As exportações são fundamentais para a saúde financeira de um governo, já que que irrigam os bancos nacionais com moeda estrangeira, permitindo o pagamento de dívidas externas e de importações e a criação de reservas em moeda forte.
"Equilibrar as exportações de commodity e de produtos industrializados é uma forma de mitigar riscos e fazer planejamento. As manufaturas, além de gerarem mais receitas, têm uma volatilidade menor de preços", diz Castro.
Impostos
Mesmo no caso da soja, afirma ele, o Brasil tira menos proveito do que poderia caso industrializasse o produto.
Hoje, cerca de 70% da soja produzida pelo Brasil é vendida em grãos, 28% em farelo e 2% em óleo. O preço da tonelada do óleo de soja é mais do que duas vezes maior do que a tonelada do grão ou do farelo.
"Se em vez de soja em grão exportássemos o óleo de soja, como faz a Argentina, geraríamos mais receita e mais empregos qualificados."
O presidente da AEB diz, porém, que o sistema tributário brasileiro indiretamente estimula a exportação do produto bruto, uma vez que a industrialização resultaria na cobrança de impostos que baixariam as margens de lucro dos produtores.
Para o engenheiro agrônomo Leonardo Machado, técnico da Faeg (Federação da Agricultura e Pecuária de Goiás), mesmo que exportada em grãos, a soja gera benefícios em cadeia para a economia brasileira.
Ele diz que o plantio e escoamento da oleaginosa movimenta a economia das regiões produtoras, ao requerer a compra de máquinas e caminhões, criar empregos, estimular investimentos imobiliários e recolher impostos.
Machado atribui o sucesso da soja a três fatores principais: a oferta de crédito aos produtores, o avanço tecnológico no setor e a forte demanda externa pelo produto (principalmente da China), que facilita a comercialização do produto.
Trajetória
Ele conta que, no Brasil, a soja começou a ser produzida em escala comercial nos anos 60, no Rio Grande do Sul, quando um programa governamental estimulava que produtores de trigo também plantassem a oleaginosa.
"Eles acabaram se especializando na soja e, nas décadas seguintes, migraram para o Sudeste, Centro Oeste e, nos últimos anos, também ao Norte e Nordeste."
O avanço do setor nesse período, diz ele, teve participação fundamental de empresas multinacionais e da Embrapa, que desenvolveram variedades de soja adaptáveis ao Cerrado, onde a produção nacional hoje se concentra, além de plantadeiras e colheitadeiras.

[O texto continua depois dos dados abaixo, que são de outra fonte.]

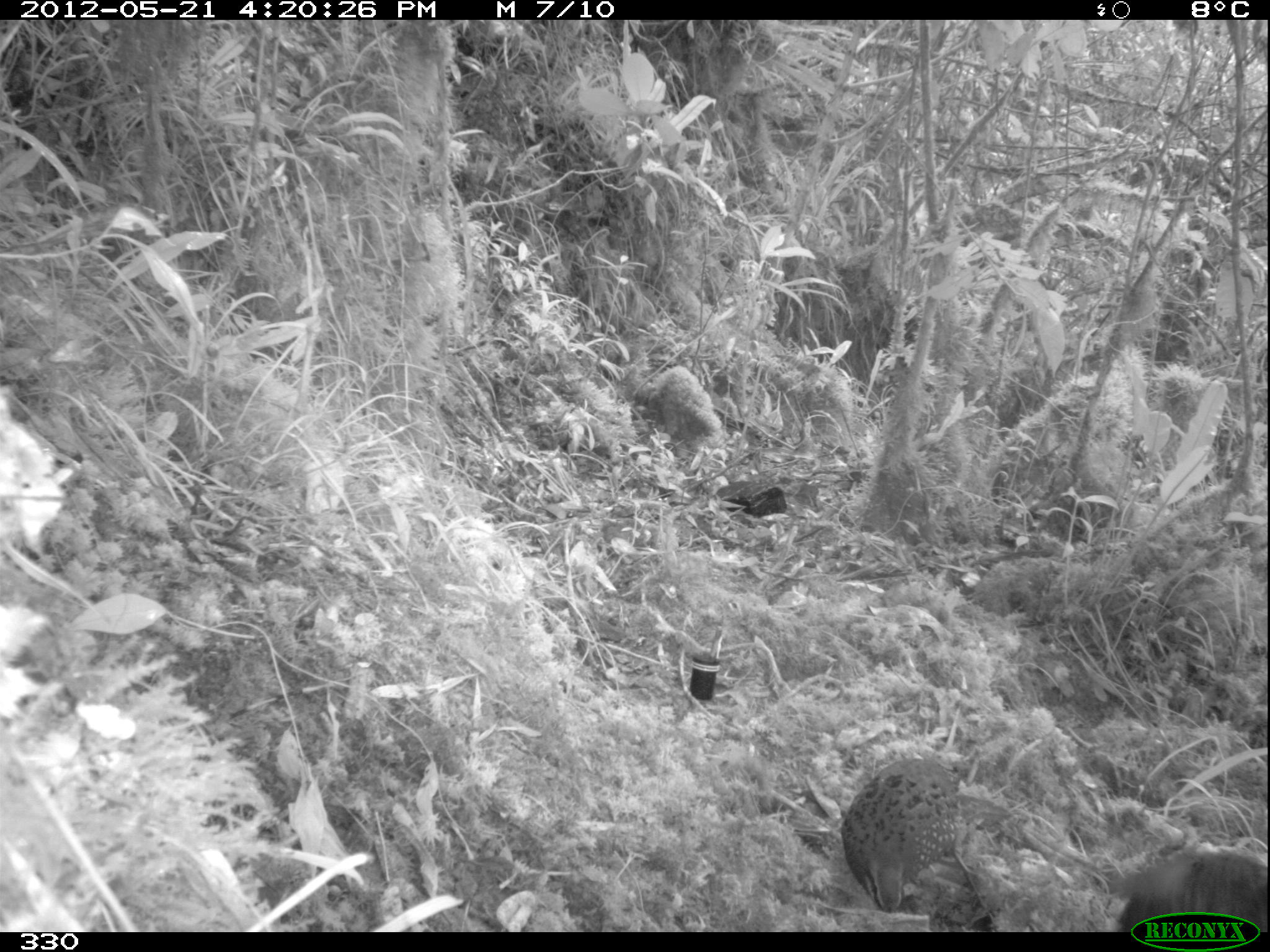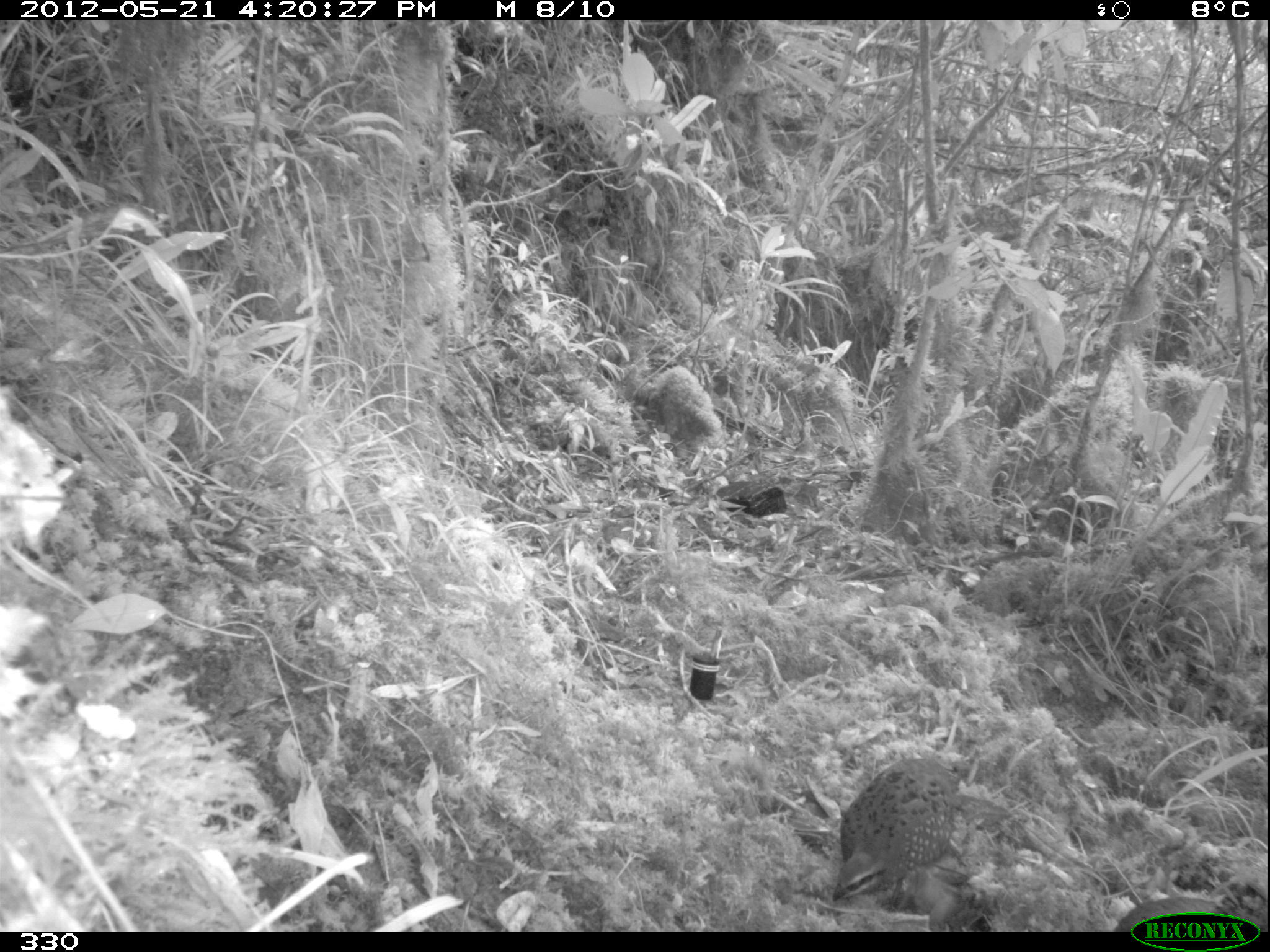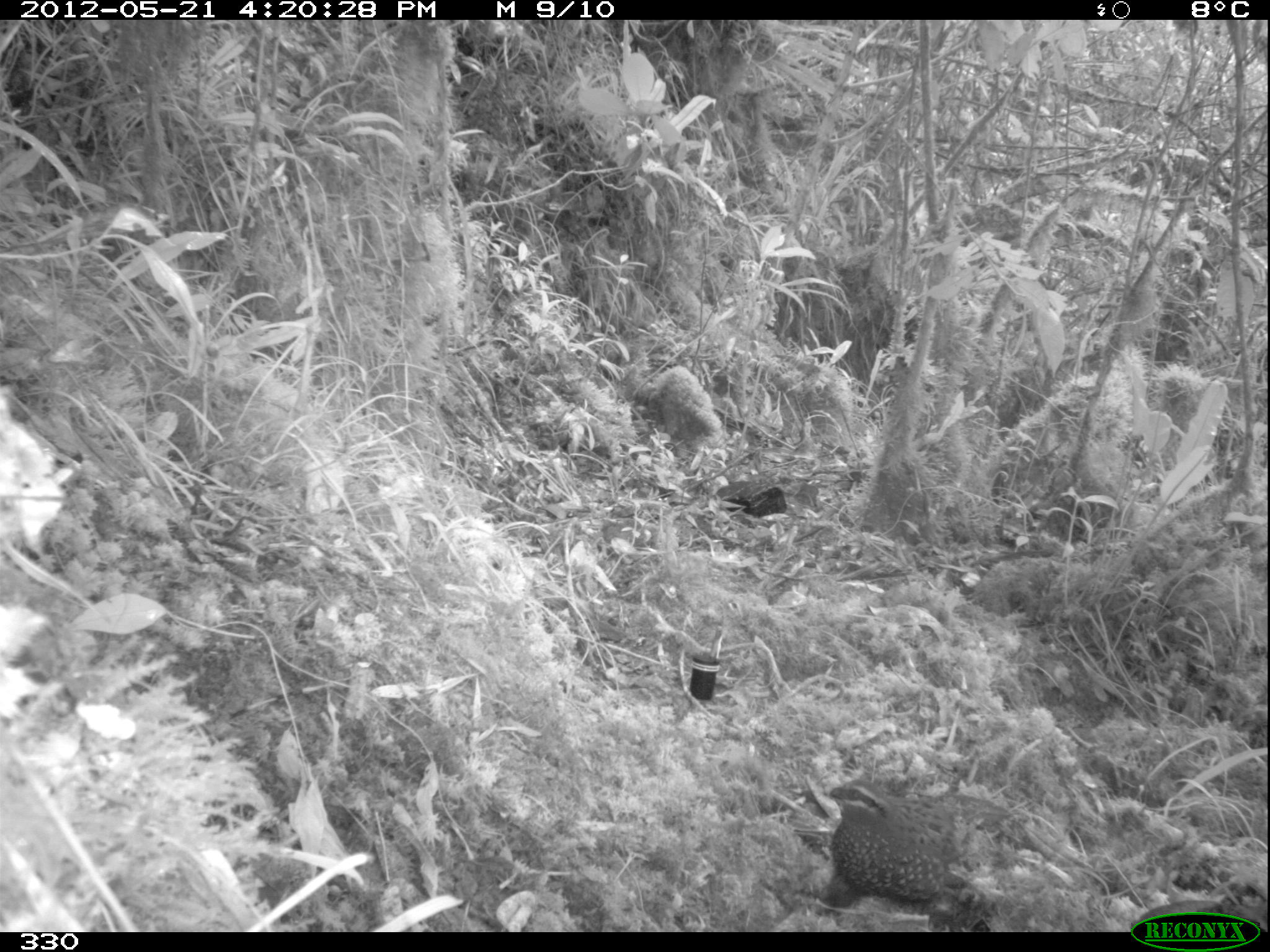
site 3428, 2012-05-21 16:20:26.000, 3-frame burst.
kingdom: Animalia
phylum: Chordata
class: Aves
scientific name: Aves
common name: bird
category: unknown bird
Unknown bird (bird) (Aves).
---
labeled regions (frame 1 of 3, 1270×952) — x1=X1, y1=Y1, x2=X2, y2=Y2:
unknown bird: x1=838, y1=759, x2=968, y2=912; x1=1117, y1=844, x2=1267, y2=932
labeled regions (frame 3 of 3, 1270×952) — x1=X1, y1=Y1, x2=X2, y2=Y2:
unknown bird: x1=827, y1=780, x2=957, y2=905; x1=1131, y1=899, x2=1267, y2=932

Para Machado, a produção poderia se expandir ainda mais, sem prejudicar outras lavouras nem desmatar novas áreas, se houvesse melhores condições de transporte.
Hoje, estima-se que até 75% dos gastos com o transporte da soja colhida em Mato Grosso, maior produtor nacional, e vendida para a China sejam consumidos em deslocamentos rodoviários da área de cultivo até o porto brasileiro onde a carga é embarcada.
"A soja não é um produto para ser transportado em caminhões, mas sim em trens ou barcos", defende Castro, da AEB. "Quando a cotação está alta, o custo do frete interno é absorvido, mas, se amanhã o preço da soja cair, podemos ficar sem condições de exportar."